|Project Leader: Prof. Jacek Jemielity||Project period: 2020 - 2021|
|Project funding: COVID-19 Express Call, NCN|
Messenger RNA (mRNA) is a genetic recipe for protein biosynthesis in cells. It is produced in the nucleus in a process called transcription during which the DNA sequence is transcribed into mRNA. Then, mRNA undergoes additional modifications during the maturation process, the first of which is the incorporation of a special structure at the end of 5′ mRNA called cap. This structure ensures appropriate durability of mRNAs and effective translation, i.e. protein biosynthesis. Additionally, in higher organisms such as humans, mRNAs are additionally marked (methylated in the appropriate position) to distinguish them from foreign mRNAs. In order to increase the expression of their own proteins and escape the host’s immune response, some viruses have developed their own systems to attach cap to their RNA. SARS-CoV2, which is the cause of the ongoing worldwide COVID-19 pandemic, in its genetic material has two enzymes involved in this process (nsp14, nsp16) and one additional regulatory protein (nsp 10).

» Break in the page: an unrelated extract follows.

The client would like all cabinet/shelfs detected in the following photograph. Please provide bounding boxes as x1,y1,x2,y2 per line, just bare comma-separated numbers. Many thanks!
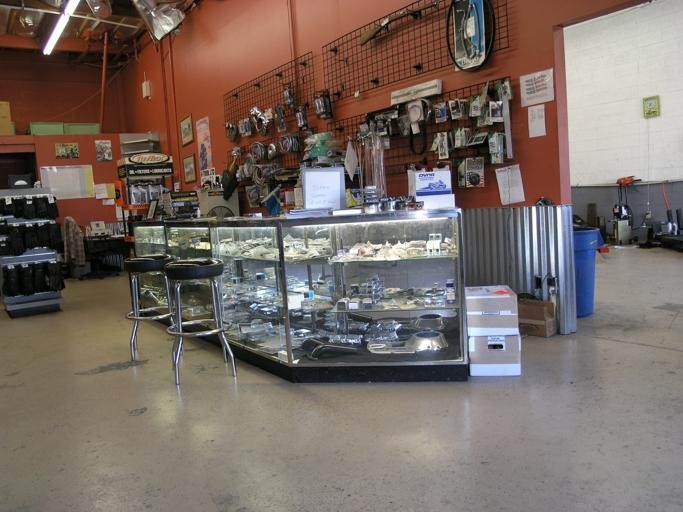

The aim of the project is to test the nsp14 and nsp16 SARS-CoV2 proteins which are methyltransferases (MTases) involved in cap synthesis at the 5′ end of viral RNAs. Their activity is necessary to express viral proteins, multiply the virus and avoid activation of the immune system. The inhibition of these proteins may be a starting point for new therapies against COVID-19 disease. We intend to develop special molecular probes, which will enable us to study the activity of coronavirus methyltransferases (nsp14 and nsp16) and compare them with human counterparts. These probes will allow for a very quick screening for inhibitors of particular enzymes. The best inhibitors will be characterized by biochemical and biophysical methods to inhibit the expression of viral proteins. The involvement of the third viral protein in cap synthesis, nsp10, will also be investigated. The implementation of the project will allow us to better understand how the virus is able to use natural biological mechanisms to multiply in host cells. Knowledge about the process of cap biosynthesis of the SARS-CoV-2 virus may be the starting point for developing drugs against COVID19.